An effective US-Japan counterstrategy must contest each component of China’s strategy, exploit the vulnerabilities, or asymmetrically target China’s critical vulnerabilities. The Communist Party’s systematic deception of its citizens is a glaring societal vulnerability. When we look at actual US diplomatic, informational, military, economic, and even social activities toward our ally Japan, the US government is already generating effects beyond deterrence. However, official policy touts integrated deterrence against armed conflict as its main security and defense strategy, leaving the rest unintegrated and ad hoc. Adversaries exploit this gap opportunistically.
Opportunistic Combined Effects
Combined effects create agility for competitive strategies by providing more pathways to achieving objectives and goals. For example:
- Islamic extremists’ 9/11/01 attacks provoked and activated the longest war in US history that ended with the US and allies’ withdrawal on Taliban terms
- Putin Russia’s complex warfare against Ukraine invaded, seized, and annexed Crimea, then launched a full-out invasion of Ukraine, an ongoing war that tests the determination of democracies to defend a NATO partner (not member)
- Xi China’s maritime constructions seized, militarized, and continue to hold disputed maritime territory
Successful outcomes are not an automatic result of a well-designed strategy. Uncertainty is ubiquitous. All sorts of variables influence the application of strategy. Adaptive execution is always important. We must design, plan, and adjust combined effect influence strategies that compete across the entire competition continuum.
Recommendations
The following recommendations expand the US government’s deterrence-centric approach to warfare by integrating influential information and combining superior effects. A profession of effects beyond the profession of arms could help institutionalize this broader identity. Competitors are already achieving effects beyond deterrence while shaping the terms of armed conflict.

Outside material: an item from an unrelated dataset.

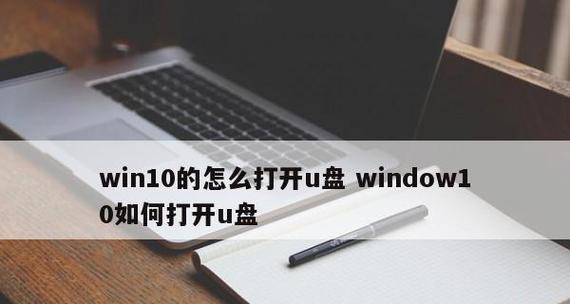 win10的怎么打开u盘 window10如何打开u盘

- The US national security community should integrate competitive influence into operations to expand the nation’s truncated version of security and defense strategy. Operations must produce more effects than deterrence to be competitive.
- The whole-of-government effort should develop activities that (a) influence will and capability better than our competitors and (b) produce superior combined effects, including deterrence. Concepts of influence must explain how activities plan to achieve desired effects.

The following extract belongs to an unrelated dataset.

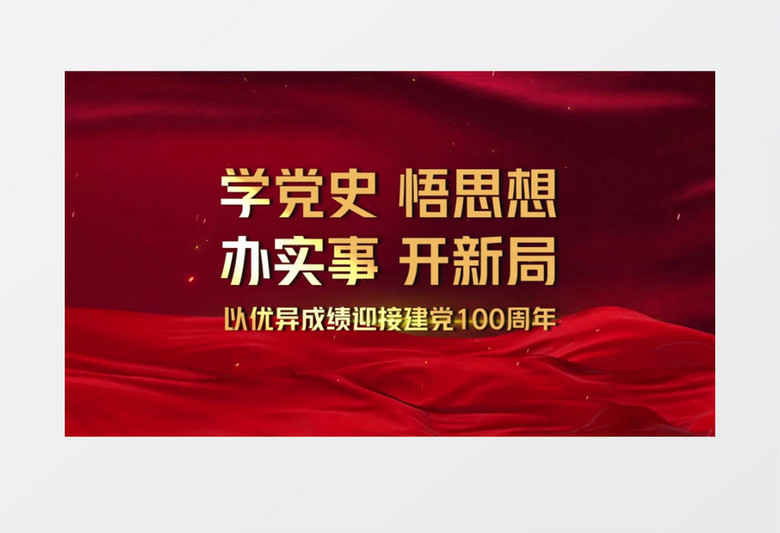 学党史 悟思想
办实事 开新局
以优异成绩迎接建党100周年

- US national security strategy should apply across the competition spectrum of cooperation and confrontation. Within existing policy constraints, analysts, planners, and operators must be aware of the full range of competition, not just deterring one of its extremes.
- The US government should consider expanding shared information across alliances and partners to better source influence that generates and sustains superior combined effects. Discussions should include any different meanings of information in context to inform feasible superior strategy.